Personalized medicine and circadian rhythms: Opportunities for modern society.

Circadian rhythms govern physiology and metabolism, leading to controlled homeostasis. We discuss the impact of circadian rhythms on society and the challenges for the imminent future of personalized medicine.

A non-pharmacological therapeutic approach in the gut triggers distal metabolic rewiring capable of ameliorating diet-induced dysfunctions encompassed by metabolic syndrome.

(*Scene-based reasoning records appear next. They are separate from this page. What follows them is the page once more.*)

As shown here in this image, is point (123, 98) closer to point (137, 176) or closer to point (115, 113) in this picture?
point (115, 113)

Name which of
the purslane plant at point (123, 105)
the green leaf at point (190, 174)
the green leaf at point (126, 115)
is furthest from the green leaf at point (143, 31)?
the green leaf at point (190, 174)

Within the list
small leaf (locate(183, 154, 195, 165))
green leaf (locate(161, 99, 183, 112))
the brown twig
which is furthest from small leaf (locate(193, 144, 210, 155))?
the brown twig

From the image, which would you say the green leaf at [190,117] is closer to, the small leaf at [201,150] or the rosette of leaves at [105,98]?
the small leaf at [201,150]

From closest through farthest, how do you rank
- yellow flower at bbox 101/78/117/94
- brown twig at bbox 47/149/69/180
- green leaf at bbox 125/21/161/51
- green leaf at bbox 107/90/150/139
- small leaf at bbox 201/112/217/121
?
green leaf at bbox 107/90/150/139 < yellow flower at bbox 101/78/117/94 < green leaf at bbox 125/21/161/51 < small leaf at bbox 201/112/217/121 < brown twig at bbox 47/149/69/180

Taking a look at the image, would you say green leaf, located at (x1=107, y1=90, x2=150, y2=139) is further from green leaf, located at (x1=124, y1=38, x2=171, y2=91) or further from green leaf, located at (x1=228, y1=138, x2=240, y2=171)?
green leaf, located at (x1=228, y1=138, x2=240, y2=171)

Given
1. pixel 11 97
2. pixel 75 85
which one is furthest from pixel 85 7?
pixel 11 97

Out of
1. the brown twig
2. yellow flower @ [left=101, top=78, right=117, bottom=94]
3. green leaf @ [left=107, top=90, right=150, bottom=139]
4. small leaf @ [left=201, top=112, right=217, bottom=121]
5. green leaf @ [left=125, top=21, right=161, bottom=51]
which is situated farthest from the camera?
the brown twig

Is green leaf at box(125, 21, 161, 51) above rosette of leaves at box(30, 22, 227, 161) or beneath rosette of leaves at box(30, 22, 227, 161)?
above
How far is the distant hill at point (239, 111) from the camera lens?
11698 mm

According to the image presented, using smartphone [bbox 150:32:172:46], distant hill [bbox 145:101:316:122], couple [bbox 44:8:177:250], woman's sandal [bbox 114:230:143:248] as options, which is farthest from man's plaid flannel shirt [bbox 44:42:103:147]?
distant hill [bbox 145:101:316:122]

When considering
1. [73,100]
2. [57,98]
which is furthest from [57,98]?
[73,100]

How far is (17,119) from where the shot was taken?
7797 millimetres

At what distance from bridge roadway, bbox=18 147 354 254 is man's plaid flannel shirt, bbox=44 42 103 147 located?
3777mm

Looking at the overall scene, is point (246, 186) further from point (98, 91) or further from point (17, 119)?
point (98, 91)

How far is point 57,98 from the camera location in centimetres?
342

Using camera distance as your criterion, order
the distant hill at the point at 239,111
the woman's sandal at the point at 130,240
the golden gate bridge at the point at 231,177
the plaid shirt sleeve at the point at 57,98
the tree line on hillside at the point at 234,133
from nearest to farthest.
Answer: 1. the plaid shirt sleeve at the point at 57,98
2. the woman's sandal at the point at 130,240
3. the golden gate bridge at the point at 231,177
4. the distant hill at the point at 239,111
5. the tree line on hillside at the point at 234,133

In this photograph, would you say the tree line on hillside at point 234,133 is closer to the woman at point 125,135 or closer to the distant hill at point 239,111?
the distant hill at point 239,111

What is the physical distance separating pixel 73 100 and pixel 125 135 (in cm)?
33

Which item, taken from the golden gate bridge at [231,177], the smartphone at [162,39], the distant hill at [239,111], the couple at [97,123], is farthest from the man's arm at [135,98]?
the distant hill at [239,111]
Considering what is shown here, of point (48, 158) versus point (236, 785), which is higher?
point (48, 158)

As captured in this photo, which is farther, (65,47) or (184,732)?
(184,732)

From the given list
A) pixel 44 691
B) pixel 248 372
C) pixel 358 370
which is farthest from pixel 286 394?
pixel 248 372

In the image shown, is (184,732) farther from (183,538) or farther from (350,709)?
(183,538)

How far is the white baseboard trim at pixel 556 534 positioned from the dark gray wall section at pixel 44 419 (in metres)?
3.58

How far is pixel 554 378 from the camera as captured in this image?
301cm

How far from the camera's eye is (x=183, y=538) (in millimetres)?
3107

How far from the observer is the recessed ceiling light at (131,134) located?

Metabolic syndrome has increased at a worrisome level. Lifestyle changes are not sufficient to prevent and improve the adverse effects of obesity, thus novel interventions are necessary. The aim of this study was to investigate the use and metabolic outcomes of a non-pharmacological intervention in a high-fat diet (HFD) fed mouse model, capable of recapitulating key aspects of metabolic syndrome. We show that Policaptil Gel Retard has remarkable, beneficial effects on metabolic dysfunction caused by consumption of HFD. We describe the mechanism by which such effects are obtained, highlighting the fact that the amelioration of metabolic function observed upon Policaptil Gel Retard administration is profound and of systemic nature, despite being originated by sequestering, therefore non-pharmacological events elicited in the gut lumen.